About this exercise:
According to the excerpt on precipitation gauges below, within what distance of a primary gauge must a master gauge be located to be considered a potential predictor gauge for gap-filling?

*** Document excerpt ***

From this master database we identify 645 “primary gauges” within the boundaries of our western US study area with particularly thorough coverage over the study period of cool seasons (November–March) 1951–2023. Long data records are critical to our assessment of trends so we set a relatively high bar for consideration as a primary gauge: valid values (including zero-filling) are necessary on ≥75% of cool-season days in each of the 8 decades of the study period (cool seasons 1951–1959, 1960–1969, 1970–1979, 1980–1989, 1990–1999, 2000–2009, 2010–2019, 2020–2023). Among these primary gauges, the mean percentage of cool-season days with valid data in the study period is 96.7% and all gauges have >84.8% daily cool-season coverage.
References
Menne, M. J., Durre, I., Vose, R. S., Gleason, B. E., & Houston, T. G. (2012). An overview of the global historical climatology network-daily database. Journal of Atmospheric and Oceanic Technology, 29(7), 897–910. https://doi.org/10.1175/JTECH-D-11-00103.1
These primary gauges are then subjected to gap-filling in which nearby gauges from the master database are used to infill missing daily precipitation totals using quantile mapping. To fill a missing value on day i at primary gauge j, a master gauge within 50 km of gauge j with a valid value on day i is considered as a potential predictor gauge as long as a number of criteria are fulfilled based on agreement between daily precipitation measurements between the two gauges during a seasonally constrained calibration period. Because spatial relationships between gauges may vary seasonally, the calibration period for day i is all days from all years 1950–2023 that are within a 3-month window centered on the month of day i. A potential predictor gauge is only considered if (1) it had ≥100 days with overlapping valid values with gauge j, (2) ≥10 of these days have co-occurring non-zero precipitation at both gauges, and (3) there is statistically significant (p<0.05) correlation between both gauges in terms of occurrences of non-zero precipitation as well as precipitation totals on days when both gauges experienced precipitation.

*** End of Document excerpt ***
*** Data segment ***

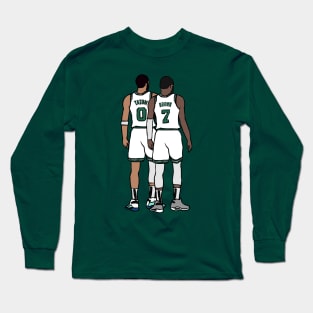 Jayson Tatum and Jaylen Brown Back-To Long Sleeve T-Shirt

*** End of Data segment ***

Solution to the exercise:
Within 50 km of the primary gauge.